Well the story of this pub goes all the way back to the late 1890’s and begins with Mr. John Caheny. John was born into the family of Michael and Catherine Caheny of Carrowrod West Co.Sligo in 1868. He moved into Sligo Town from Kilglass sometime around the late 1880’s. In Sligo Town there were various Merchants and Bonded Houses in the Market St., Gratten St., O’Connell St. and Wine St. areas. Some of the names of these were Higgins and Keighrons, Bellew Brothers, O’Connor Brothers and Blackwoods. John learned his trade by working for some of the above Merchants as an apprentice. On the right you can see a picture of him on his wedding day the 4th September 1900 when he married Mary Killelea. John&Mary Caheny, Wedding Day 4/9/1900
John bought the premises on Mail Coach Road sometime in the 1890’s and opened it as a Public House and Grocery Store. He Bottled his own Stout and Spirits for sale on the premises. You can see an advertisment which appeared in the local Sligo newpaper sometime pre 1910 here. At that time the building on the site at Mail Coach Road was much different than it is today. The front of the Public House was right out at the footpath on the road with living quarters behind the public house, whereas today it is removed in from the road with a forecourt in front and living quarters above the pub.

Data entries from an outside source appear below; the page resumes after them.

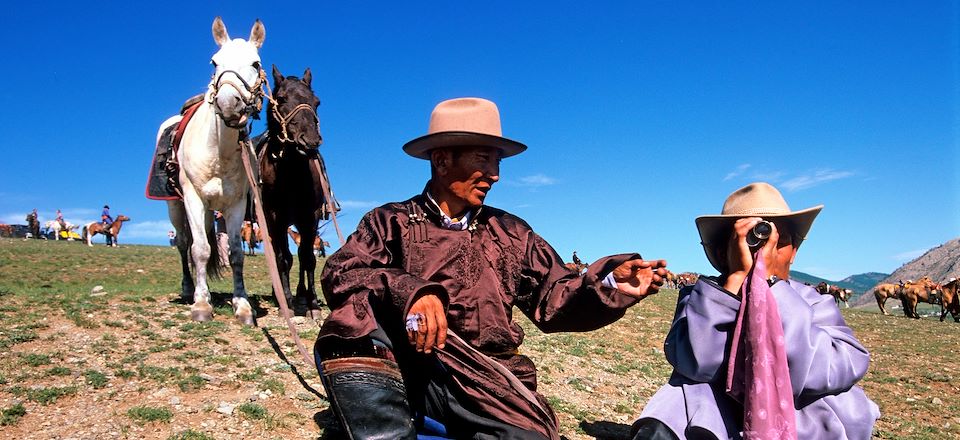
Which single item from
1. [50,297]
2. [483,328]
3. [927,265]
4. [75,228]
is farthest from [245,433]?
[927,265]

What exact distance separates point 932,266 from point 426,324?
92051 millimetres

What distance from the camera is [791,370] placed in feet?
8.93

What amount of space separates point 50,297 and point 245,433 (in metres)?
5.03

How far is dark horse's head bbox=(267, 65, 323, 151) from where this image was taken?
629cm

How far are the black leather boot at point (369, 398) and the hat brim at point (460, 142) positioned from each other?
0.95 meters

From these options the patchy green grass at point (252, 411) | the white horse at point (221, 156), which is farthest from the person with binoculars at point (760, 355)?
the white horse at point (221, 156)

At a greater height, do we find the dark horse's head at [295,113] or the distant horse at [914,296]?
the dark horse's head at [295,113]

The original building was demolished sometime in the late 1930’s due to lack of space to make way for the current building. The only surviving picture we have of the original Public House building is on the right. This Photo was taken by James Caheny one of John and Mary’s ten children. As you can see in the photo there is a lot of bunting, flags and decoration in front of the pub. This was due to the Catholic Congress which was on in Ireland at the time of this photo, 1932. The lady on the left of the picture is Bridie Caheny one of John and Marys Daughters. Unfortunately the Caheny name above the door of the pub is obscured by foliage, on the extreme left you can make out the ‘J’ of John and you can see the letters of ‘Caheny’ through the foliage.